Environmental Cardiopulmonary Disease Group
The Zeldin group was the first to:
- Clone CYP2J2, a human P450 enzyme that is active in the metabolism of arachidonic acid to epoxyeicosatrienoic acids (EETs; Figure 1) and is abundant in heart (Wu et al., J. Biol. Chem., 1996)
- Show that EETs are endogenous constituents of cardiovascular tissues ( Wu et al., J. Biol. Chem., 1996; Wu et al., J. Biol. Chem., 1997)
- Localize CYP2J2 expression to cardiac myocytes and endothelial cells ( Wu et al., J. Biol. Chem., 1997; Node et al., Science, 1999)
P450-derived eicosanoid effects on cardiovascular system function
Subsequent studies demonstrated that EETs improved heart contractile function following ischemia ( Wu et al., J. Biol. Chem., 1997; Seubert et al., Circ. Res., 2004; Seubert et al., Circ. Res., 2006), inhibited cardiac L-type calcium channels (Chen et al., Mol. Pharmacol., 1999), and activated ATP-sensitive potassium channels (Lu et al., J. Physiol., 2006; Figure 2). and activated ATP-sensitive potassium channels (Lu et al., J. Physiol., 2006; Figure 2). The group developed cardiomyocyte-specific CYP2J2 transgenic mice that have improved post-ischemic cardiac function and represent the first in vivo animal model for evaluating P450 functions in heart (Seubert et al., Circ. Res., 2004).
In collaboration with Harvard University’s James Liao, M.D., the group demonstrated that CYP2J2-derived eicosanoids decreased cytokine-induced endothelial adhesion molecule expression by a mechanism that involves inhibition of the transcription factor NF-kB (Node et al., Science, 1999).

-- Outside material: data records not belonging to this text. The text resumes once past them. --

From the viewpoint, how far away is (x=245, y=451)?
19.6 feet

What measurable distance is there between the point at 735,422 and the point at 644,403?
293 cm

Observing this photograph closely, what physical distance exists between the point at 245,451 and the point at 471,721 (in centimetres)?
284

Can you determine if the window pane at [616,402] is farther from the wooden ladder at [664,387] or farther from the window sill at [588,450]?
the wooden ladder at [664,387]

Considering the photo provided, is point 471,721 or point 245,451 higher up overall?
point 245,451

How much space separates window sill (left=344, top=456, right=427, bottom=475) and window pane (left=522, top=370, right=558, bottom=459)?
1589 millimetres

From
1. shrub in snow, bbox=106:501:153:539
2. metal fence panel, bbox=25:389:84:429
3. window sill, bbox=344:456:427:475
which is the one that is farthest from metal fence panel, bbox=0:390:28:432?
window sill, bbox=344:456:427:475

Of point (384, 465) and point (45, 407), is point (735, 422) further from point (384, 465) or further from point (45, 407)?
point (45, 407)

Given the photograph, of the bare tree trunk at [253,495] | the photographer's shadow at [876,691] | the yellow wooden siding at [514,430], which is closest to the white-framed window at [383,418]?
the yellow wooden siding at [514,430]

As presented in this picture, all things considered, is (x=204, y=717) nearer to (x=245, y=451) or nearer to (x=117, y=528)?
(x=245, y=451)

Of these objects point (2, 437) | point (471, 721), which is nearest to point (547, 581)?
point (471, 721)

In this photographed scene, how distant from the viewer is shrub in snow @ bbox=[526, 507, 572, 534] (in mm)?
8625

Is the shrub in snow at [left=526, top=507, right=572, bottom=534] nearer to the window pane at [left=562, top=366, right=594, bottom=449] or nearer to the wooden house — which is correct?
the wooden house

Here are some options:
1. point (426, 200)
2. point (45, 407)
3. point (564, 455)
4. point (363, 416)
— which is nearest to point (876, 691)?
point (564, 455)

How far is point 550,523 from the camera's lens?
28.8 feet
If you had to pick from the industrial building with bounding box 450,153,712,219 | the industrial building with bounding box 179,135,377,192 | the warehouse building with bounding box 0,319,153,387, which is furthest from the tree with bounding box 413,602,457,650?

The group showed that exposure of endothelial cells to hypoxia-reoxygenation decreased CYP2J2 expression and that maintenance of CYP2J2 protein levels attenuated hypoxia-reoxygenation-induced cell death (Yang et al., Mol. Pharmacol., 2001).
More recently, Zeldin's group has developed several transgenic mice with endothelial-specific expression of human CYP2C8 or CYP2J2 to investigate the role of endothelial EETs on cardiovascular function. Transgenic expression of either CYP2J2 or CYPC8 in endothelial cells increased EET generation enhanced vasodilatory responses, and attenuated vasoconstriction and hypertension in mice (Lee et al., FASEB J, 2010). In addition, endothelial CYP2J2 or CYP2C8 expression was protective against lung inflammation induced by intraperitoneal injection of bacterial lipopolysaccharide. Endothelial cell adhesion molecule, inflammatory cytokine production, and cellular infiltration was reduced in lungs from these mice, which suggests an important role for CYP epoxygenases in regulating host responses to infection (Deng et al., FASEB J, 2011).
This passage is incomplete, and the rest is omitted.